DAY 4: SAN PELLEGRINO

If a pool filled with Evian is nice, it’s nothing compared with QC Termal Spa in San Pellegrino Terme, an Art Nouveau palazzo above town in the Bergamo area northeast of Milan. While the original San Pellegrino Spa (the word spa is sometimes said to come from the Latin salus per aquam, “health from water”) was a birthplace of modern wellness practices that drew celebrities and royals, QC’s business model was inspired by the ancient Romans, who socialized heavily in their public baths.

In hooded white bathrobes, we climb a marble staircase and pass into bathing areas that feature everything from shoulder-pounding waterfalls to therapeutic underwater music. We bathe in the waters for hours while young Italians around us smoke and drink espresso.

Photo credit: COURTESY SAN PELLEGRINO
Photo credit: COURTESY SAN PELLEGRINO

After a waterlogged sleep in a small hotel by the roaring Brembo River, I arrive at the San Pellegrino factory, my last stop. Immense steel tanks full of the highly mineralized water, which collects nearby, at around 3,500 feet in the Alps, overshadow the parking lot.
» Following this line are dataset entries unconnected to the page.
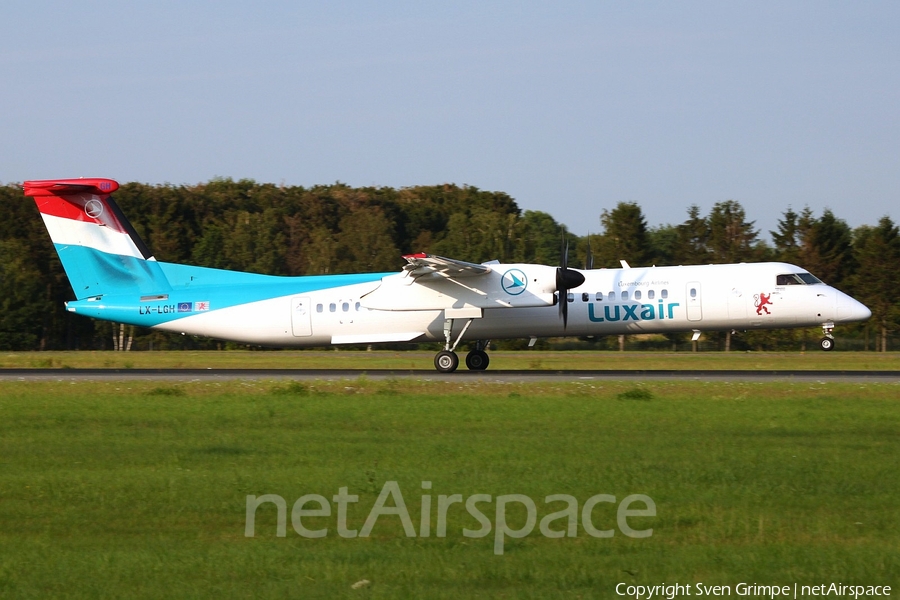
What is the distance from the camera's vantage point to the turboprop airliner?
2492cm

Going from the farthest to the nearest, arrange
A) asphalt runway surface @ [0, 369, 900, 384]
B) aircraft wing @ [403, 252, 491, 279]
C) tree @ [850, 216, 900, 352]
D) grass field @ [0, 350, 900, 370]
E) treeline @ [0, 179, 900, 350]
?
treeline @ [0, 179, 900, 350], tree @ [850, 216, 900, 352], grass field @ [0, 350, 900, 370], aircraft wing @ [403, 252, 491, 279], asphalt runway surface @ [0, 369, 900, 384]

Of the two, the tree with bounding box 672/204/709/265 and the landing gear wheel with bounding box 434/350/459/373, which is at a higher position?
the tree with bounding box 672/204/709/265

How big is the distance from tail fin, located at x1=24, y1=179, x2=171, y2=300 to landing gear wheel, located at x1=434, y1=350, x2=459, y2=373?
26.6 feet

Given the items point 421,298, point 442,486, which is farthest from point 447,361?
point 442,486

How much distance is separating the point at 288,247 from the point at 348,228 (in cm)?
723

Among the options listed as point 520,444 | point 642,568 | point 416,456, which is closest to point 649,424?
point 520,444

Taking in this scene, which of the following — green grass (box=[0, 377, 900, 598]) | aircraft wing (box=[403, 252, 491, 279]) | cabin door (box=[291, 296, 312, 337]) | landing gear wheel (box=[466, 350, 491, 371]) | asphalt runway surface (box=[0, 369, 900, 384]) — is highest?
aircraft wing (box=[403, 252, 491, 279])

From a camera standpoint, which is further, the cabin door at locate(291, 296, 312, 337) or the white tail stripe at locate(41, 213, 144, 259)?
the white tail stripe at locate(41, 213, 144, 259)

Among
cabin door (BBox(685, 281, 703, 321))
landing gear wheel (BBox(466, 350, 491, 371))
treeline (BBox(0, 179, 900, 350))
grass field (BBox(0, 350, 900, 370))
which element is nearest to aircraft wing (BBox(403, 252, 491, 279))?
landing gear wheel (BBox(466, 350, 491, 371))

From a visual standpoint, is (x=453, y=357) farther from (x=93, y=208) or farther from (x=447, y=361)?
(x=93, y=208)

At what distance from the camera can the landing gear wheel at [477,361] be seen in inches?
1058

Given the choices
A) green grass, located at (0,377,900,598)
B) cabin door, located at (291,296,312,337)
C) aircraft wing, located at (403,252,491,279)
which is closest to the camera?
green grass, located at (0,377,900,598)

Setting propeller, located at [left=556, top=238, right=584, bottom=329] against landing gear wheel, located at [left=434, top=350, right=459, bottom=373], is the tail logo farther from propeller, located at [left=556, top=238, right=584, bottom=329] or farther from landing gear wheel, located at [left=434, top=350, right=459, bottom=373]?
propeller, located at [left=556, top=238, right=584, bottom=329]

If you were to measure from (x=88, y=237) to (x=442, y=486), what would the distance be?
2045 centimetres
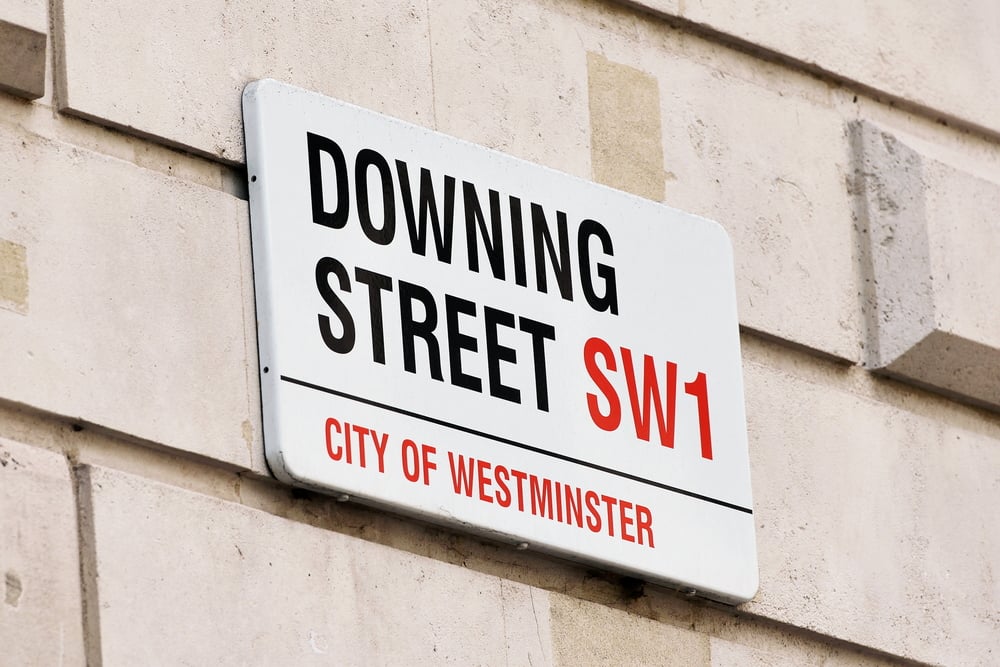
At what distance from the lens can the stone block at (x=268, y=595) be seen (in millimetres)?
4168

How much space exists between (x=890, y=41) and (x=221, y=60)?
5.59 ft

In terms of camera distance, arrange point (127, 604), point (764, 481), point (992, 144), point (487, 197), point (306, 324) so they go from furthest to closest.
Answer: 1. point (992, 144)
2. point (764, 481)
3. point (487, 197)
4. point (306, 324)
5. point (127, 604)

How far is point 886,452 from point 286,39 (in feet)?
4.89

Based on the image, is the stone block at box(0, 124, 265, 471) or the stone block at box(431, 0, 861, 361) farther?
the stone block at box(431, 0, 861, 361)

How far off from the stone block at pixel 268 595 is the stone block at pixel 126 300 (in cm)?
12

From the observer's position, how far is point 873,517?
5344 mm

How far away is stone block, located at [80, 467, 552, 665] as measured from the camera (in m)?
4.17

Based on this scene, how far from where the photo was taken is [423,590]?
4543 mm

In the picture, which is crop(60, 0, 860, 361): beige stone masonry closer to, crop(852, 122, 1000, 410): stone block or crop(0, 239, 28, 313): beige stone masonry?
crop(852, 122, 1000, 410): stone block

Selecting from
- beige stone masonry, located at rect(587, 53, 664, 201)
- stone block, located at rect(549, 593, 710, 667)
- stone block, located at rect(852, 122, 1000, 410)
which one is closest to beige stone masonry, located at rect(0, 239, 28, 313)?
stone block, located at rect(549, 593, 710, 667)

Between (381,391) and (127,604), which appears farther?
(381,391)

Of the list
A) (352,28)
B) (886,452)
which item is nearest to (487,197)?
(352,28)

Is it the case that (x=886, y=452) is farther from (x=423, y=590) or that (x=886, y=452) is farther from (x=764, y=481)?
(x=423, y=590)

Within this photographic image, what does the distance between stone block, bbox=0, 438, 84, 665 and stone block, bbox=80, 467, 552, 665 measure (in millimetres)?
36
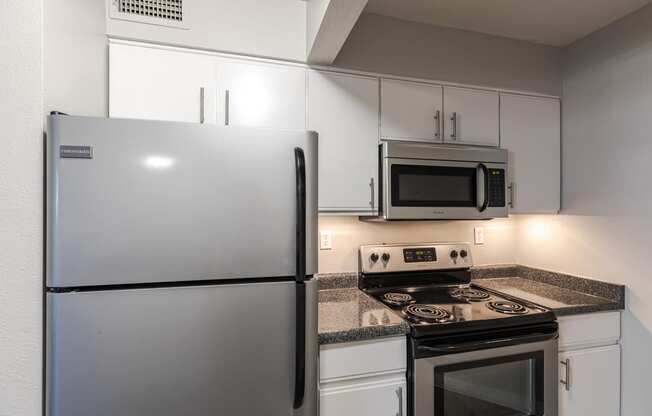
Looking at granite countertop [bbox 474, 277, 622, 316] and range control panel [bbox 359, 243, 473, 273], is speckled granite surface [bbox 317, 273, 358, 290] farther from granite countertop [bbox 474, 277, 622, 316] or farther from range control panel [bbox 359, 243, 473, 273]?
granite countertop [bbox 474, 277, 622, 316]

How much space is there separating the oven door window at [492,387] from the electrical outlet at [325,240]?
33.7 inches

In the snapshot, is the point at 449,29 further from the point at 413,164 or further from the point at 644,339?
the point at 644,339

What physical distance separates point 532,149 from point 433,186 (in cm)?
77

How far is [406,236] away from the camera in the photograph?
2109mm

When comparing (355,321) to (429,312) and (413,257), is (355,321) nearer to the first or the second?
(429,312)

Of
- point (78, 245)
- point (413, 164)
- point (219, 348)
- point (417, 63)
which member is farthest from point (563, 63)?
point (78, 245)

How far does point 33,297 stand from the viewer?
3.05ft

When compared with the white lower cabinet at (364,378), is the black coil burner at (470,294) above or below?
above

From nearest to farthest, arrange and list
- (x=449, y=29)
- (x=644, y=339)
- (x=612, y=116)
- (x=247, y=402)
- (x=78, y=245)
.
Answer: (x=78, y=245) → (x=247, y=402) → (x=644, y=339) → (x=612, y=116) → (x=449, y=29)

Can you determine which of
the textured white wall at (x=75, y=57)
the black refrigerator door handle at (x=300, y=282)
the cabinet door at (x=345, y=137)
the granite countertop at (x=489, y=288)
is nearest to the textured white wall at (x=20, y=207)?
the textured white wall at (x=75, y=57)

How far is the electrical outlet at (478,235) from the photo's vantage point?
226 centimetres

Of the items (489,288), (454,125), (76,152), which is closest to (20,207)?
(76,152)

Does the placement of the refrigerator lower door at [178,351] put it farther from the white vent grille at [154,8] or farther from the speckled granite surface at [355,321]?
the white vent grille at [154,8]

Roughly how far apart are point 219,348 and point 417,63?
Answer: 1.71 metres
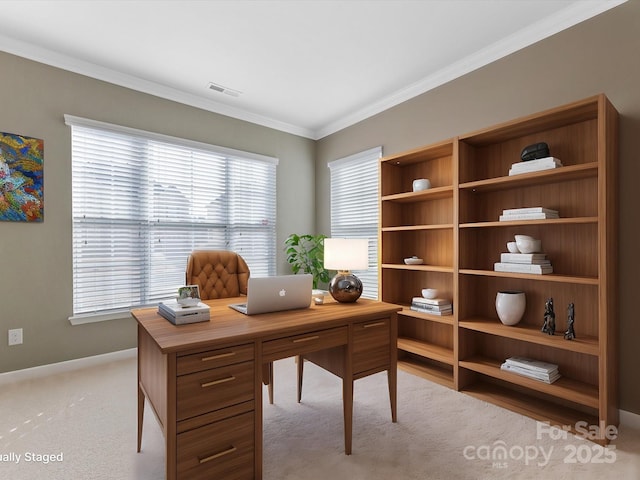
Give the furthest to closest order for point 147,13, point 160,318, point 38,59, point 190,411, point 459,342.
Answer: point 38,59 → point 459,342 → point 147,13 → point 160,318 → point 190,411

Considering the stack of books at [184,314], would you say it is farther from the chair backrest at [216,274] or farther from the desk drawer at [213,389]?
the chair backrest at [216,274]

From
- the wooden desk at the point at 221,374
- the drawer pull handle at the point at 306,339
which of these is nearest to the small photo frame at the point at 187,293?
the wooden desk at the point at 221,374

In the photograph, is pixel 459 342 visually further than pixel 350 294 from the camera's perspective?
Yes

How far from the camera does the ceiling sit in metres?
2.22

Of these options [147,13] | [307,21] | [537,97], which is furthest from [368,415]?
[147,13]

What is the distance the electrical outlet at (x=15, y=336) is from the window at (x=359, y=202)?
3.25m

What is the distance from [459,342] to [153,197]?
3176 mm

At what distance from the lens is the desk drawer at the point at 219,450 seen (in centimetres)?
128

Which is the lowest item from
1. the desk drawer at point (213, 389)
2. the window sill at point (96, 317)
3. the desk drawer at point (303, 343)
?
the window sill at point (96, 317)

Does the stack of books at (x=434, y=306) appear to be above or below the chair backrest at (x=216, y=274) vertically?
below

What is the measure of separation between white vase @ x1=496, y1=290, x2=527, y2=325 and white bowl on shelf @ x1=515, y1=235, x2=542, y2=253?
337 millimetres

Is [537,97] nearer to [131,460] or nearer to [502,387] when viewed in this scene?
[502,387]

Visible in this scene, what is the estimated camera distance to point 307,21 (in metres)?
2.36

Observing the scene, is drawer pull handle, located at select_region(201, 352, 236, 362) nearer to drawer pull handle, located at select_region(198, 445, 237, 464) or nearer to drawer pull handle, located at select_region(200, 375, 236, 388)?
drawer pull handle, located at select_region(200, 375, 236, 388)
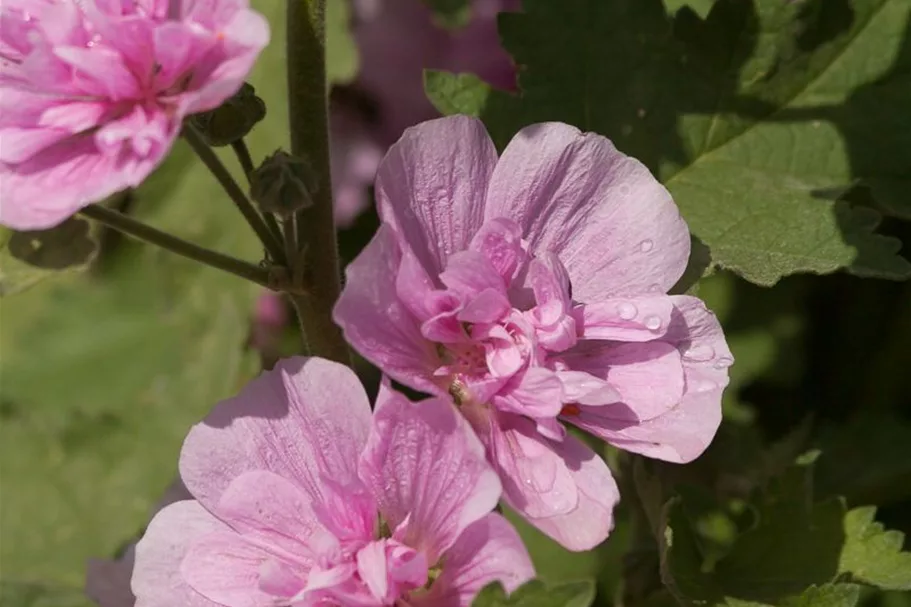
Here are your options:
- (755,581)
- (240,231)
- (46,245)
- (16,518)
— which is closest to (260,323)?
(240,231)

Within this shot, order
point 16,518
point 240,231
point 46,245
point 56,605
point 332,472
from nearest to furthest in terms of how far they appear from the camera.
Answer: point 332,472
point 46,245
point 56,605
point 16,518
point 240,231

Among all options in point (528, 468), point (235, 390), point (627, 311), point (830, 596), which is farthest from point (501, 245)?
point (235, 390)

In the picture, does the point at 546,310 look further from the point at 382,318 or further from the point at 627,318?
the point at 382,318

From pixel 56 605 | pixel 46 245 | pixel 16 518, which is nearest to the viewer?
pixel 46 245

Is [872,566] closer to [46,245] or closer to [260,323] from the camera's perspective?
[46,245]

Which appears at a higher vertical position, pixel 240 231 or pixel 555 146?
pixel 555 146
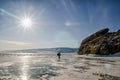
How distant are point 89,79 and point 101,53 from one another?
45.2 meters

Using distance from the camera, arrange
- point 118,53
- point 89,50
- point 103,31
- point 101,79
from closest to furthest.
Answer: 1. point 101,79
2. point 118,53
3. point 89,50
4. point 103,31

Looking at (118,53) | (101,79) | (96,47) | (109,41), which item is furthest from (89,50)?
(101,79)

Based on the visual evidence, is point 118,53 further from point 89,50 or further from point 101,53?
point 89,50

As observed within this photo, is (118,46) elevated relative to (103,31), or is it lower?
lower

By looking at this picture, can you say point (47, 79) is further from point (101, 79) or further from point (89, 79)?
point (101, 79)

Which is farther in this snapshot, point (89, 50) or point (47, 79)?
point (89, 50)

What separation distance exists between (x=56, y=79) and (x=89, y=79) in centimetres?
275

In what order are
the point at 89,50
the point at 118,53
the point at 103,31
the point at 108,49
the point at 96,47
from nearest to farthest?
the point at 118,53 < the point at 108,49 < the point at 96,47 < the point at 89,50 < the point at 103,31

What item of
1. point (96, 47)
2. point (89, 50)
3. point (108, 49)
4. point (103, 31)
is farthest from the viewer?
point (103, 31)

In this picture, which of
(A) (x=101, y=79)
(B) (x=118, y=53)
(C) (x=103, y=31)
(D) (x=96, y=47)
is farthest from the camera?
(C) (x=103, y=31)

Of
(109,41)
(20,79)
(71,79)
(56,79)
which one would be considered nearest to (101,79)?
(71,79)

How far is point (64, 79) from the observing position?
41.1 feet

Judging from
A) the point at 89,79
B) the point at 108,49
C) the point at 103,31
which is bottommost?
the point at 89,79

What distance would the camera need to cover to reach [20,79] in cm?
1263
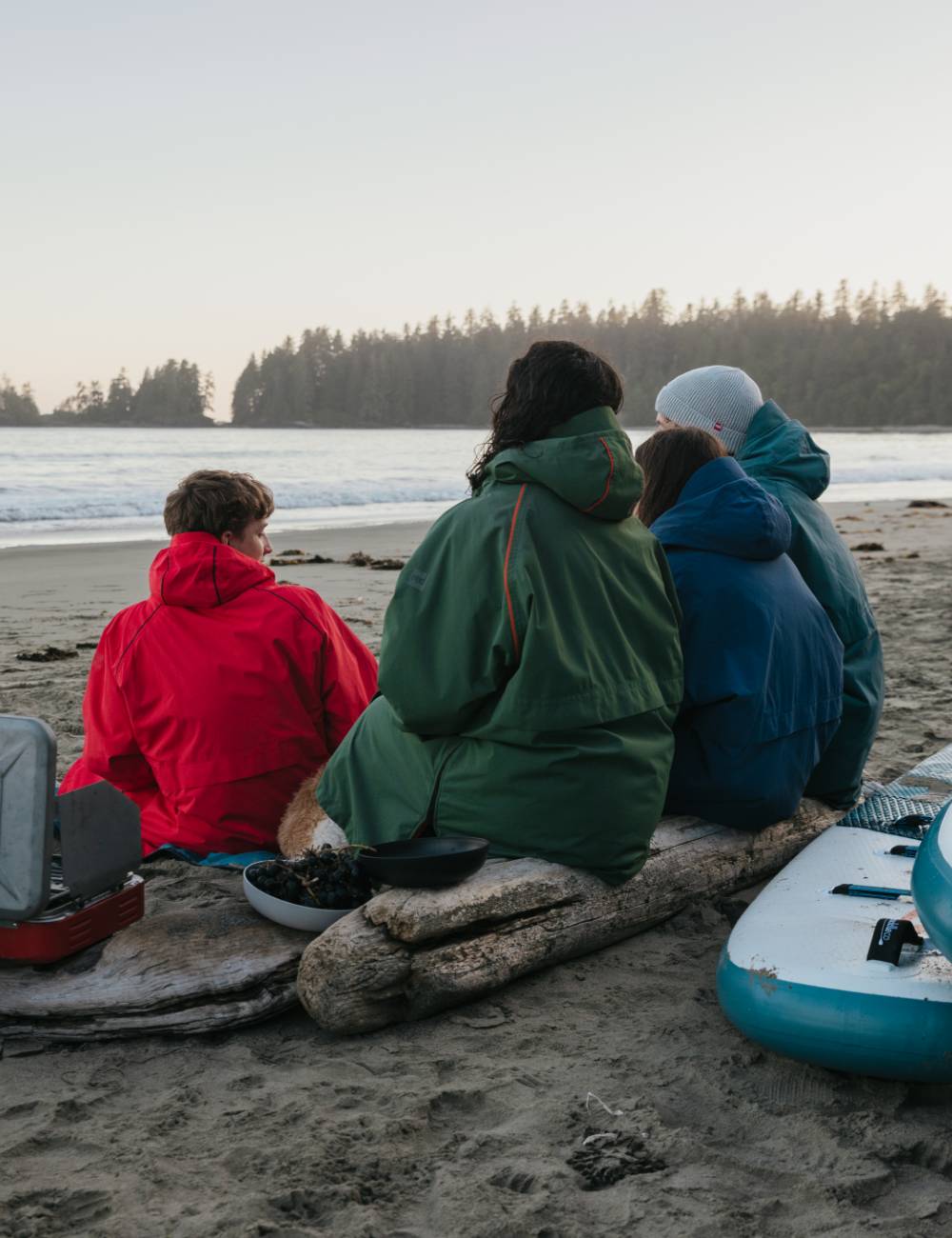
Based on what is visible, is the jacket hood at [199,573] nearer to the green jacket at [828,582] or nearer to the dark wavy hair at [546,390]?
the dark wavy hair at [546,390]

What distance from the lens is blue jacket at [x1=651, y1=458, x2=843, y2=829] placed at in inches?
134

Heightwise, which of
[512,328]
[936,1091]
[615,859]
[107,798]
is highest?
[512,328]

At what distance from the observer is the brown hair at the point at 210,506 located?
3.68 m

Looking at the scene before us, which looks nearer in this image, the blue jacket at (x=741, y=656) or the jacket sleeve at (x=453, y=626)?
the jacket sleeve at (x=453, y=626)

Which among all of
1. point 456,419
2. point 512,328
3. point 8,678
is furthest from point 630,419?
point 8,678

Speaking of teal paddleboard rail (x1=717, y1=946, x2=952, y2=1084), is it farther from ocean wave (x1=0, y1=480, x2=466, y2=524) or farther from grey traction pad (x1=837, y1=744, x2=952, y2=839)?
ocean wave (x1=0, y1=480, x2=466, y2=524)

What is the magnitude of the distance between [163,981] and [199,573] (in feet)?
4.17

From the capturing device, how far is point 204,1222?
205 centimetres

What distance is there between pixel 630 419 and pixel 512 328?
37461mm

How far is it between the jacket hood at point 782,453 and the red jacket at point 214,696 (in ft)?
5.13

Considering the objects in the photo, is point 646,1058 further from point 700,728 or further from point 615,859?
point 700,728

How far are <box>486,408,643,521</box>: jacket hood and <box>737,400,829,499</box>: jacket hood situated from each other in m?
1.19

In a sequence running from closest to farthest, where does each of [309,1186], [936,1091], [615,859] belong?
[309,1186] → [936,1091] → [615,859]

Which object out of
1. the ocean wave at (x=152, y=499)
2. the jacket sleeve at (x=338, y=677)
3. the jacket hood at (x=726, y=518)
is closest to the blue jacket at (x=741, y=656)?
the jacket hood at (x=726, y=518)
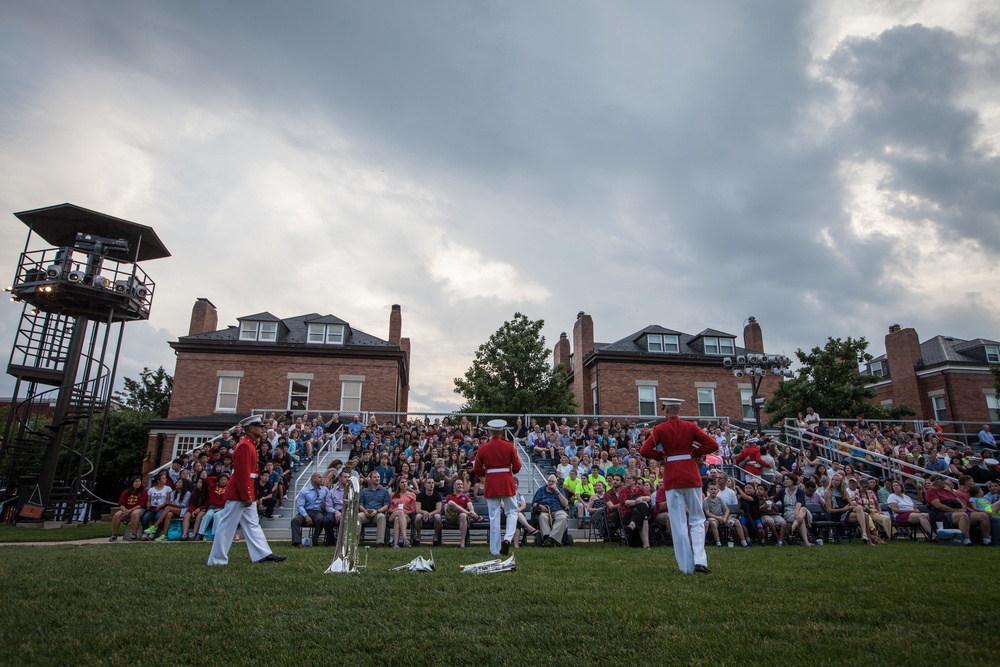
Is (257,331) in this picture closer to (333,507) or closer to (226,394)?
(226,394)

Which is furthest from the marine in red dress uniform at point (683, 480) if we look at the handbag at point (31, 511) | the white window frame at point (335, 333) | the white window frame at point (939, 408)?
the white window frame at point (939, 408)

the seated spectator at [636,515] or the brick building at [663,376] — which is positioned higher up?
the brick building at [663,376]

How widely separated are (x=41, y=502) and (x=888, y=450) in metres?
29.2

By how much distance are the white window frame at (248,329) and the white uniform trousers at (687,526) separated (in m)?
30.5

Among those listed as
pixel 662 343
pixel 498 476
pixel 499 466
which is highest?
pixel 662 343

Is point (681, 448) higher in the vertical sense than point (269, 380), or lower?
lower

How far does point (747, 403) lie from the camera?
35406mm

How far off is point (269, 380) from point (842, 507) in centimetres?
2766

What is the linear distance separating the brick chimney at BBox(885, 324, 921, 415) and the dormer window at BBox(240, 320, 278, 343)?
3808 centimetres

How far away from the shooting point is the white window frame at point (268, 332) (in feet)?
111

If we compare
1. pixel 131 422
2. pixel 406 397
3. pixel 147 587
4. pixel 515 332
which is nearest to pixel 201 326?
pixel 131 422

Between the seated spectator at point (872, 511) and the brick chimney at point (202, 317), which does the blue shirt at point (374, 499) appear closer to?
the seated spectator at point (872, 511)

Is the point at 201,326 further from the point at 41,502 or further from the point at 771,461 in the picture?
the point at 771,461

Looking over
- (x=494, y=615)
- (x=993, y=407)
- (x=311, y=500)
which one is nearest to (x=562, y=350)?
(x=993, y=407)
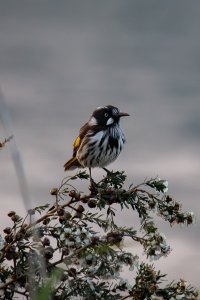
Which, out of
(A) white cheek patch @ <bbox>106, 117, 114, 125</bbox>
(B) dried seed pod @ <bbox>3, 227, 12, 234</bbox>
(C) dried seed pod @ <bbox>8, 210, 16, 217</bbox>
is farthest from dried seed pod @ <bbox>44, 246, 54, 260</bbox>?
(A) white cheek patch @ <bbox>106, 117, 114, 125</bbox>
The San Pellegrino company, started in 1899, can make 40,000 bottles an hour in a factory from the 1960s that is soon to be replaced by one designed by a world class architect. “We always look to improve,” says Antonella Stefanelli, the communications officer who is giving me a tour. A citrus smell fills the building because today they’re making Aranciata, San Pellegrino’s first soda, invented in 1932.

In a gallery overlooking the factory, Stefanelli points out newspaper pages from a century ago that chronicle the elite who visited the town spa, hotel, and casino. After a day of healthy pursuits they would spend nights drinking, smoking, and gambling. Many old ads are set in restaurants. The brand still promotes pairing its products with food, and it holds a chefs competition.“Water,” Stefanelli says, “is never just about water.”

I learn more as the tour winds down. For one thing, Italy, the world’s largest consumer of bottled water, is rich in thermal areas. And yet a brand famous for bubbles is not naturally sparkling. Over a century ago, when carbon dioxide was first added to preserve San Pellegrino for shipping abroad, the result was so pleasing that the product stayed that way. The other thing I learn is that pellegrino means pilgrim-the perfect factoid for the end of a water tour.

On the flight home I wake up parched to find a flight attendant offering a lowbrow bottled water that any connoisseur would eschew. But I’m so thirsty I don’t think about its low minerality or whether it is filtered or distilled. I just chug it down and feel quenched. Sometimes water is only about water, isn’t it?